Appropriately, Mulholland Drive came at the start of a decade destined to be all-consumed by reality television, each program more horrifyingly exploitative and pointless than the next. They were – and still are – circus sideshows in which those without any semblance of talent or self-respect parade before cameras overcome by delusions greater than themselves. Contestants on these programs – most of them, anyhow – believe that this is their ticket to stardom, to love, to fame, to fortune, and to any dozen or so aspirations in-between. They live in seclusion – houses, islands, even kitchens and fashion schools – for months on end, pulled along by little bands playing loudly in their heads.

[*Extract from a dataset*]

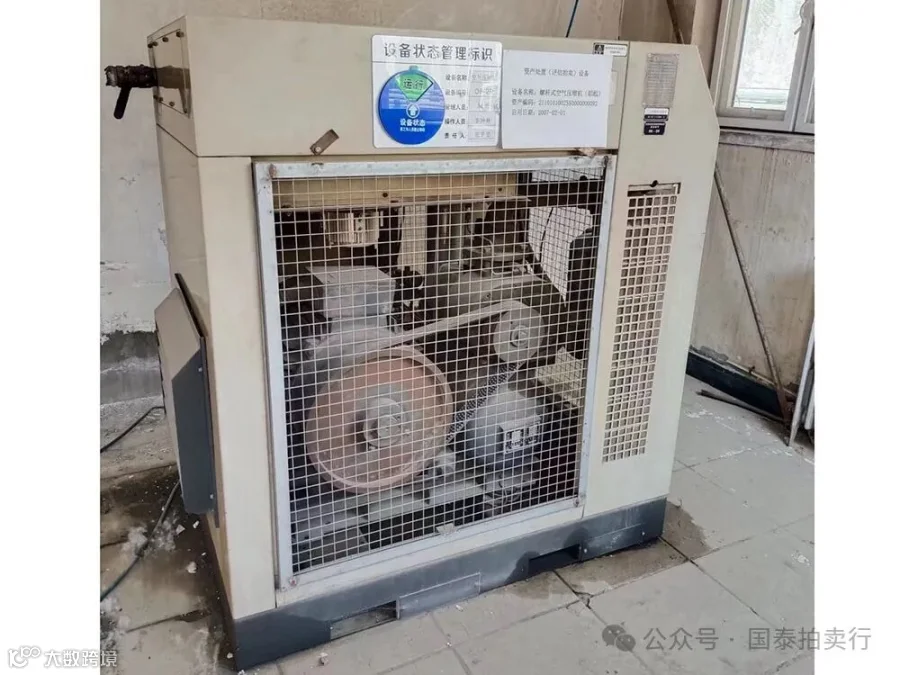 小米6-0419.057.gif
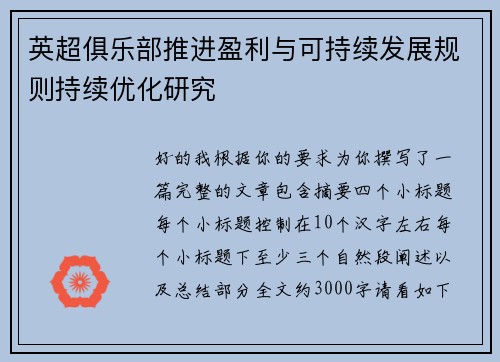 英超俱乐部推进盈利与可持续发展规则持续优化研究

They eat disgusting foods, wear ridiculous clothes, perform dangerous stunts, and all under a false sense of progress—an idea that their lives will be made better by what they're doing.

The irony is that these realities have themselves become formulaic, so much so that new phrases – “I didn’t come here to make friends,” for example, the sure indicator of a reality show’s requisite villain – and situations have entered the popular culture lexicon. It all encompasses everything wrong with these so-called attempts at capturing, creating, and depicting “reality:" they are cutthroat, take-no-prisoners craving for fame, money, or love. They will not go away any time soon, which leads me to think that, much like Lynch predicted almost a decade ago, this will end only when the fantasies come crashing down – when the hundreds of Betties are suddenly drawn away from the flourishing lies in their minds to discover that they're nothing more than failed, vindictive people surviving off unimportant and long-ago events.


There was an Associated Press article a few weeks ago that pointed out how, after almost ten years, we the collective population of the world still had no official name for this departing decade. The eighties gave way to the nineties, and the nineties gave way to...what? The zeroes? The double-ohs? The naughts? I, for one, could care less what this decade will be called twenty or thirty years from now. It doesn't really matter. The fact that this decade, all ten excrutiating years, will be known forever by two large, looming zeroes – two towering symbols of nothingness – seems more than appropriate.